* [The exercise]
Collect each line in the material below that contains the string "pedestrian". The match is case-sensitive.

(Extracted records)
_ _ _ _

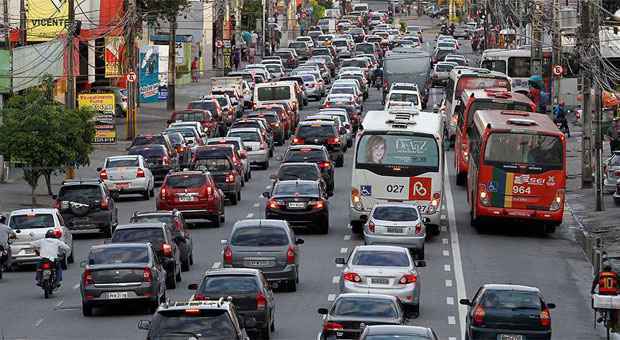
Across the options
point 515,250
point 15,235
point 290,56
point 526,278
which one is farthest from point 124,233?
point 290,56

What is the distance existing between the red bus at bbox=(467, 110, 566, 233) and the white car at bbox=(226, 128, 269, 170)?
59.8 ft

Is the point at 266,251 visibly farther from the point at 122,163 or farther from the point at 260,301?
the point at 122,163

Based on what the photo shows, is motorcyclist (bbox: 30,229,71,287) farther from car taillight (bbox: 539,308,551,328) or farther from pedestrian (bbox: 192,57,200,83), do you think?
pedestrian (bbox: 192,57,200,83)

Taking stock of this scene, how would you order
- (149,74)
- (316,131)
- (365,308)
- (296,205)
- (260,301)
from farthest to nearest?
(149,74) → (316,131) → (296,205) → (260,301) → (365,308)

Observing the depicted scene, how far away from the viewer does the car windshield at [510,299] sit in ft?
99.9

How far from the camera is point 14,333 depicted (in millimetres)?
33125

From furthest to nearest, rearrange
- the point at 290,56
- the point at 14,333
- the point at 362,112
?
the point at 290,56 → the point at 362,112 → the point at 14,333

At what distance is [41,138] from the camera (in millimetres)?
56969

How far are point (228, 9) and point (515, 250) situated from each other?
92344 mm

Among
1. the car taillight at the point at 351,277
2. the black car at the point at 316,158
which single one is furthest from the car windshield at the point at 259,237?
the black car at the point at 316,158

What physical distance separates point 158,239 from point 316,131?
2746 centimetres

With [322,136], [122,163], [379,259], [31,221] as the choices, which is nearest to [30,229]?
[31,221]

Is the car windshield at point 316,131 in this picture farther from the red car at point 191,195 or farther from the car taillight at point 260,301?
the car taillight at point 260,301

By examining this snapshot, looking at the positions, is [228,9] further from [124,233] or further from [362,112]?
[124,233]
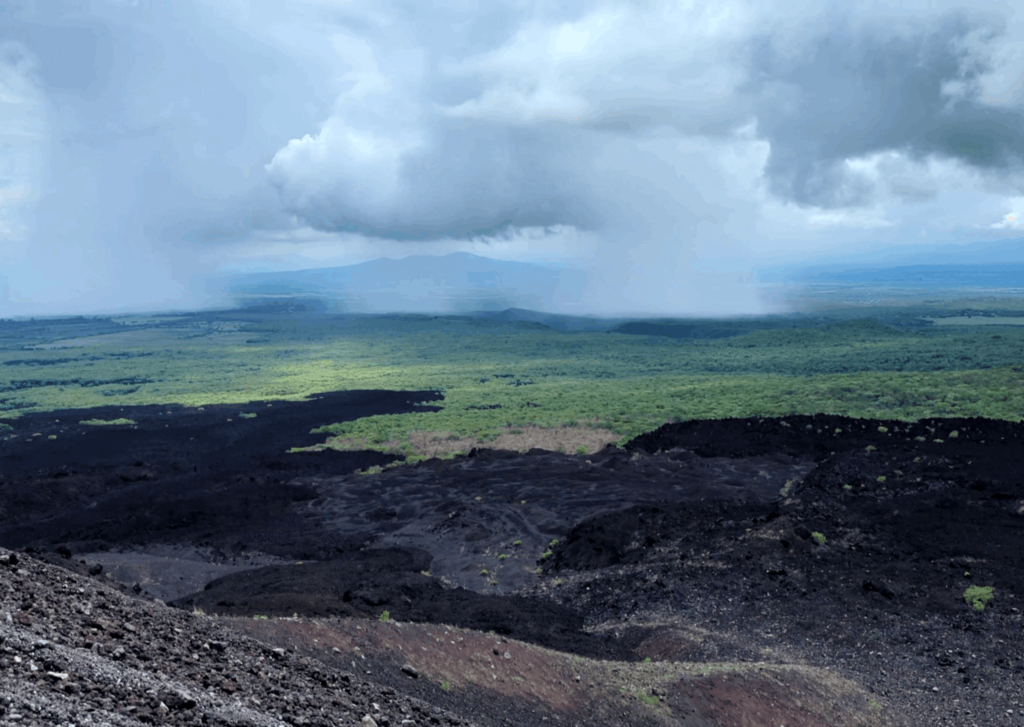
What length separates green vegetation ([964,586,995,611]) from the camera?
1636 centimetres

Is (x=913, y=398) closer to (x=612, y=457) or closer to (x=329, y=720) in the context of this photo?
(x=612, y=457)

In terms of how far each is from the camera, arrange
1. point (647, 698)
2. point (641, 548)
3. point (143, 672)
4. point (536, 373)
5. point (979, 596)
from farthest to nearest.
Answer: point (536, 373) < point (641, 548) < point (979, 596) < point (647, 698) < point (143, 672)

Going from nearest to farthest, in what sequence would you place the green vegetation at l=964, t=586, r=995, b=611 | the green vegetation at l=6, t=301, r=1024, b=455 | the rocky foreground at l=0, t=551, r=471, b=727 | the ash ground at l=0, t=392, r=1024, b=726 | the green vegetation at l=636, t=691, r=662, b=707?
the rocky foreground at l=0, t=551, r=471, b=727, the green vegetation at l=636, t=691, r=662, b=707, the ash ground at l=0, t=392, r=1024, b=726, the green vegetation at l=964, t=586, r=995, b=611, the green vegetation at l=6, t=301, r=1024, b=455

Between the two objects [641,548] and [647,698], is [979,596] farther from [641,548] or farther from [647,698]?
[647,698]

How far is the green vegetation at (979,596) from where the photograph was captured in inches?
644

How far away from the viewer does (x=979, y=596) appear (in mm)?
16641

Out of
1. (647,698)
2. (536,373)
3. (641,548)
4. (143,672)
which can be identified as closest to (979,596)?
(641,548)

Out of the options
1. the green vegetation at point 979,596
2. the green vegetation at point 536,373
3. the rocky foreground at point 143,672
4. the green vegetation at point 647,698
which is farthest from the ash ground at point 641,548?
the green vegetation at point 536,373

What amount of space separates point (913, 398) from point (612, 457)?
93.1 ft

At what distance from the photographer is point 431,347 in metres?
120

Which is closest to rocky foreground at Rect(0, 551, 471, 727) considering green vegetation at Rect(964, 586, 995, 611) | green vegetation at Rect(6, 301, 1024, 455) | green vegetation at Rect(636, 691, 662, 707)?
green vegetation at Rect(636, 691, 662, 707)

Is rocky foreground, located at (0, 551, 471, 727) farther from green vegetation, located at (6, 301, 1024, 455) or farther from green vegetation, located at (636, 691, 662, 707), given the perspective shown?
green vegetation, located at (6, 301, 1024, 455)

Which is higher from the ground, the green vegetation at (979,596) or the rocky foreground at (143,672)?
the rocky foreground at (143,672)

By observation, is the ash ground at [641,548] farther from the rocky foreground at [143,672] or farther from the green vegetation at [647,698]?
the rocky foreground at [143,672]
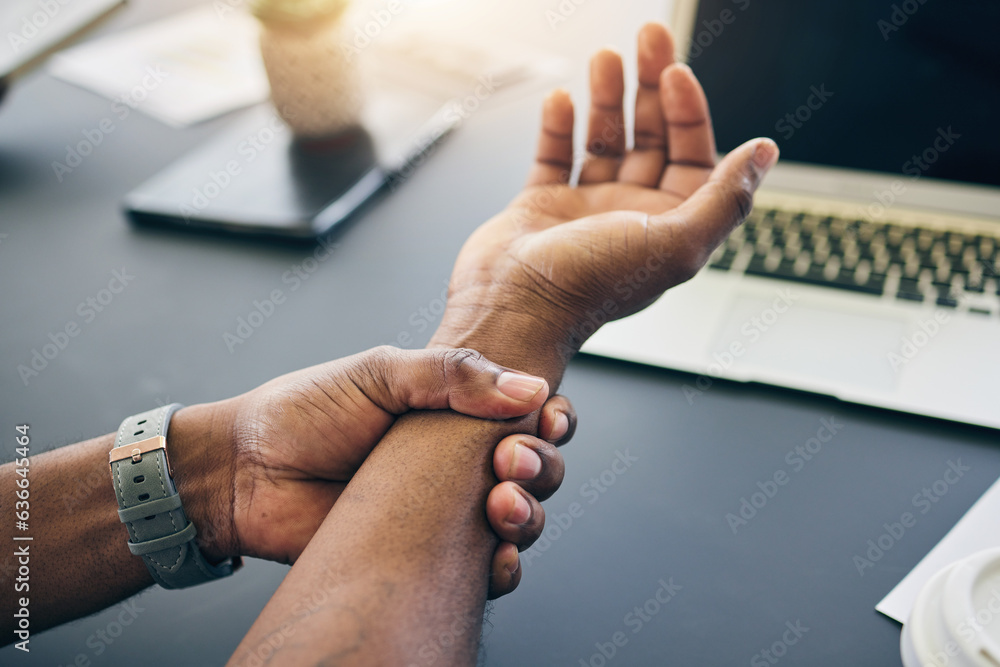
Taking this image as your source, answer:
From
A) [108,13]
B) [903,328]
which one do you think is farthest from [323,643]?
[108,13]

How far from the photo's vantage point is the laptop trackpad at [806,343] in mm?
796

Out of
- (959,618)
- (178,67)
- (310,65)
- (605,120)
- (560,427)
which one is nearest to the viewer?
(959,618)

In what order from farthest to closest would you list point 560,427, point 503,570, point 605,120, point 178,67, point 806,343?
point 178,67
point 605,120
point 806,343
point 560,427
point 503,570

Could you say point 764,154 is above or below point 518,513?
above

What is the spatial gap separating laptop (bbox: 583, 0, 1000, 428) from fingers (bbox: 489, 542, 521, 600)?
31 cm

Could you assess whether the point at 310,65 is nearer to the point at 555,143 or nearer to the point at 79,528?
the point at 555,143

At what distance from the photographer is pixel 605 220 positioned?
2.57ft

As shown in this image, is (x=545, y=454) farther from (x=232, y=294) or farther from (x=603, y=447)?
(x=232, y=294)

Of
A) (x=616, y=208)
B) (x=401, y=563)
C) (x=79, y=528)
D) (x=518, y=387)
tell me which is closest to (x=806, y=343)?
(x=616, y=208)

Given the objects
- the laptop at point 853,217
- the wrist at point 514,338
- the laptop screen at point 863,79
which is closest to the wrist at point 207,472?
the wrist at point 514,338

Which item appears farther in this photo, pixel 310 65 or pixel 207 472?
pixel 310 65

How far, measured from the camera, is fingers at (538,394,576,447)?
707 millimetres

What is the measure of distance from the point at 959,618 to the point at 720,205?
1.42 ft

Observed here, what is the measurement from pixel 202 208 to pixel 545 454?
78 centimetres
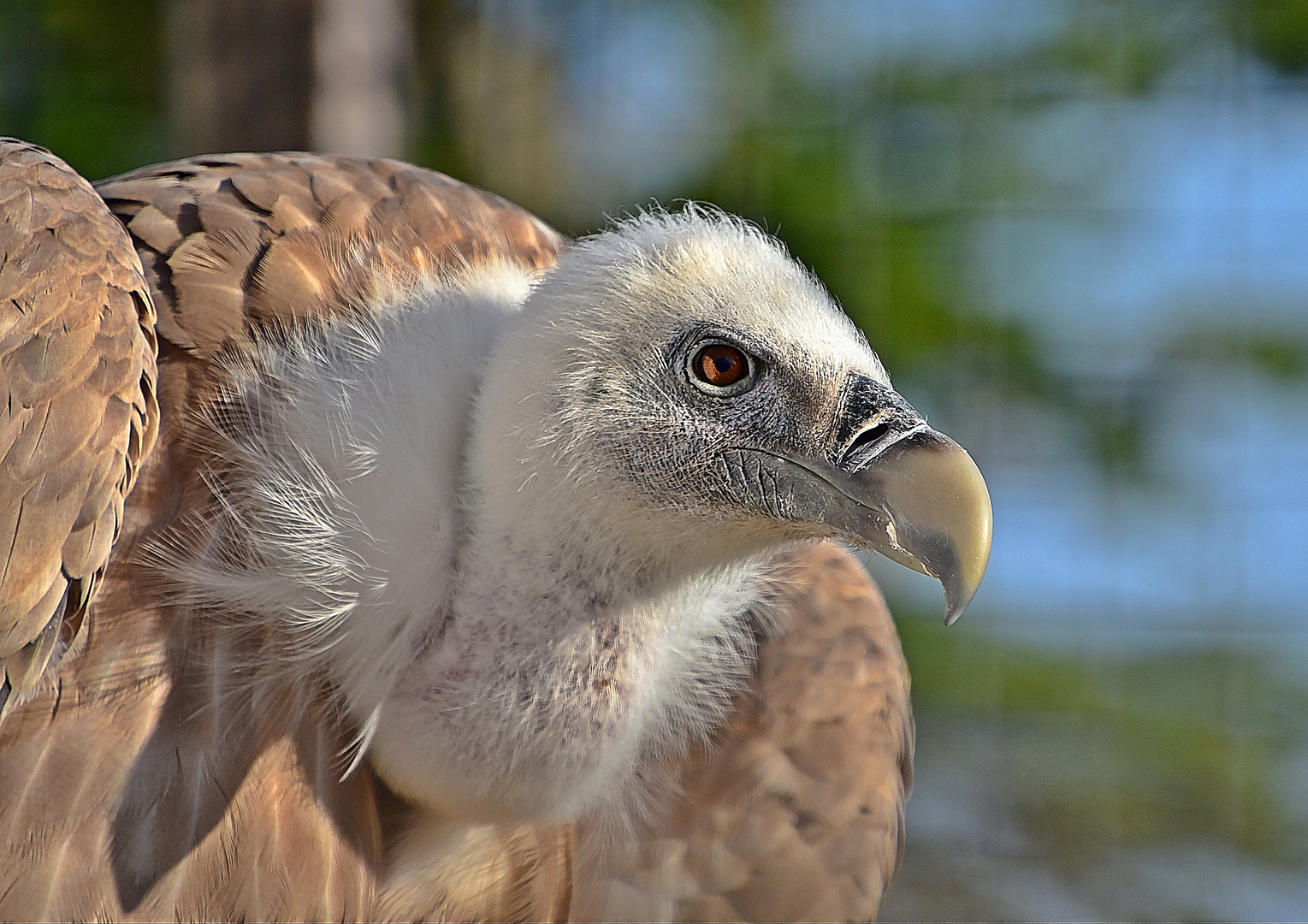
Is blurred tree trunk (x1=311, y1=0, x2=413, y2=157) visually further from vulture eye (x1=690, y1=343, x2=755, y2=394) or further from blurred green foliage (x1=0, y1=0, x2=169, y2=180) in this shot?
vulture eye (x1=690, y1=343, x2=755, y2=394)

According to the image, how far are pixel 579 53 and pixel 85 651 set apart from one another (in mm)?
3278

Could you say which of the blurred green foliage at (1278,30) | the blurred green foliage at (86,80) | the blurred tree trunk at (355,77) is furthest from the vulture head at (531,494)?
the blurred green foliage at (1278,30)

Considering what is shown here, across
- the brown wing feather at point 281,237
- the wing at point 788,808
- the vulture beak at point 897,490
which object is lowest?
the wing at point 788,808

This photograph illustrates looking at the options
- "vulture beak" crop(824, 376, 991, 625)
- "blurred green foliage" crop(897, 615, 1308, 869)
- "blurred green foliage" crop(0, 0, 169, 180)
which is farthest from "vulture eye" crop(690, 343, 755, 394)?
"blurred green foliage" crop(0, 0, 169, 180)

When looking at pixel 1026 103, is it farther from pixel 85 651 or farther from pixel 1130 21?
pixel 85 651

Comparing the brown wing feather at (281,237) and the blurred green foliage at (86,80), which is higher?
the brown wing feather at (281,237)

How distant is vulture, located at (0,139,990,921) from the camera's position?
128cm

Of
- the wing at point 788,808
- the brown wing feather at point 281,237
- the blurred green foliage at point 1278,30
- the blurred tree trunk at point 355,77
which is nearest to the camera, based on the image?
the brown wing feather at point 281,237

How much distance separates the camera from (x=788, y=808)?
1.73m

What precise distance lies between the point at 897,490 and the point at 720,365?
0.25 metres

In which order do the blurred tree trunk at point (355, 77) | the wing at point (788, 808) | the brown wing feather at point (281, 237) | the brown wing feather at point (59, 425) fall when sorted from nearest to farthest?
the brown wing feather at point (59, 425) < the brown wing feather at point (281, 237) < the wing at point (788, 808) < the blurred tree trunk at point (355, 77)

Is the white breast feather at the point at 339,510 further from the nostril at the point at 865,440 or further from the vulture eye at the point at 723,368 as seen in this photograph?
the nostril at the point at 865,440

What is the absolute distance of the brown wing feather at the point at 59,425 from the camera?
118 cm

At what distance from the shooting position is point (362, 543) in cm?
137
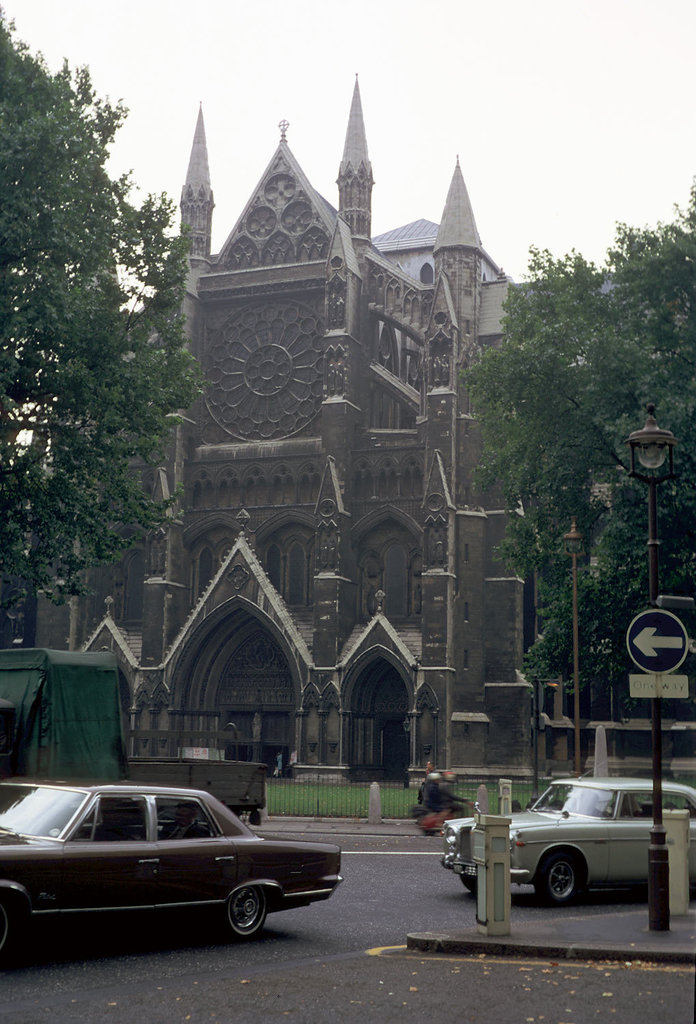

_ _ _ _

* [Exercise response]
Based on what the photo shows, is motorcyclist (bbox: 30,229,71,287) farther from car taillight (bbox: 539,308,551,328) or farther from pedestrian (bbox: 192,57,200,83), do you think?
pedestrian (bbox: 192,57,200,83)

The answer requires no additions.